Кабир кладет папки Паркер и Роуэна поверх папок Стросса и Дэвис. Остается еще две.
– Сразу скажу, что найти какие-либо новые сведения по Лайонелу Андервуду мне тоже не удалось.
Он убирает папку Андервуда. Остается всего одна папка.
Арло Шугармен.
Я смотрю на Кабира. Он улыбается.
– А здесь целая россыпь, – говорит Кабир.
– Продолжай.
– Как вы знаете, об Арло Шугармене годами не было ни слуху ни духу. Застрелив сунувшегося агента ФБР, Шугармен словно в воду канул. Но вы кое-что сумели узнать у Лейк Дэвис.

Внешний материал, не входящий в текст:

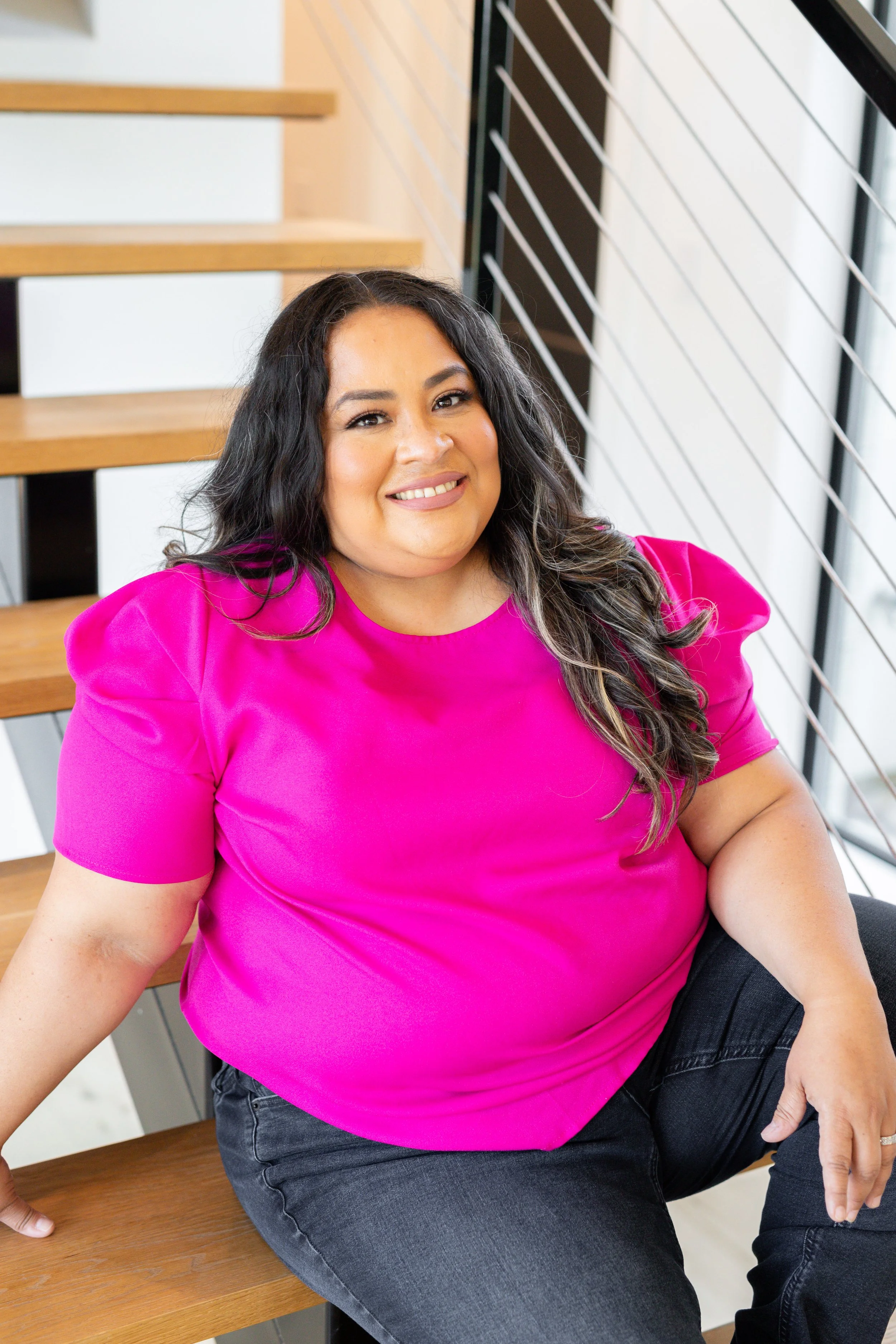 Celeste Sotelo Team Branding Session-196.jpg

– Да. О том, что он объявлялся в Талсе.
– Верно. Точнее, Дэвис вам рассказала, что Арло Шугармен выдавал себя за студента Университета Орала Робертса. Надеюсь, вы не сказали об этом ПТ?
Я качаю головой.
– Учитывая, что Лейк тогда находилась в бегах, я прикинул, когда она и Рай могли пересечься с Арло. Получилось где-то между семьдесят третьим и семьдесят пятым годом. На всякий случай я продлил этот период до семьдесят седьмого, поскольку Арло, выдававший себя за первокурсника, мог провести в университете четыре года.
– И?..
– И затем я начал копать. Список выпускников Университета Орала Робертса впечатляет. – Кабир наклоняет голову. – Вы знаете, что там училась Кэти Ли Гиффорд?[25]25
Кэти Ли Гиффорд – американская певица, драматург и телеведущая.
[Закрыть] – (Я молчу.) – Словом, я воспользовался фотошопом и изменил фотографии Арло Шугармена. На всех известных у него длинные волосы и курчавая борода. Вроде как у меня. Согласны?
– Как пить дать.
– Если уж на то пошло, одна вещь недурно помогла бы мне замаскироваться.
– Какая?
– Чалма. Вот только никто из вас не умеет правильно ее завязывать. Итак, с помощью фотошопа я сделал Арло чисто выбритым и коротко подстриженным. Ведь это Университет Орала Робертса. Отнюдь не место для патлатых радикалов. Потом я попытался установить контакты с выпускниками того периода. С бывшими старостами групп и подобными им. Эти группы весьма активны в Facebook. Я получил довольно много ответов. Большинство оказались бесполезными, но двое написали мне, что снимок напомнил им парня по имени Ральф.
– Какой Ральф?
– То-то и оно. Его фамилии они не знали. Да и воспоминания о нем какие-то туманные. Впрочем, так и должно быть, если Шугармен стремился затеряться среди студентов. Итак, у меня были лишь имя и годы его возможного нахождения в университетском кампусе. Словом, мне понадобилось получить доступ к ежегодникам той поры. Это стало моим следующим шагом.
– И ты получил?
– Да.
– Каким образом?
– В электронном виде. Есть целый сайт. Там собраны сканы каждой страницы огромного количества ежегодников старших школ и колледжей. За определенную плату их можно просматривать в онлайне. Если заплатить побольше, вам пришлют сканы всего ежегодника.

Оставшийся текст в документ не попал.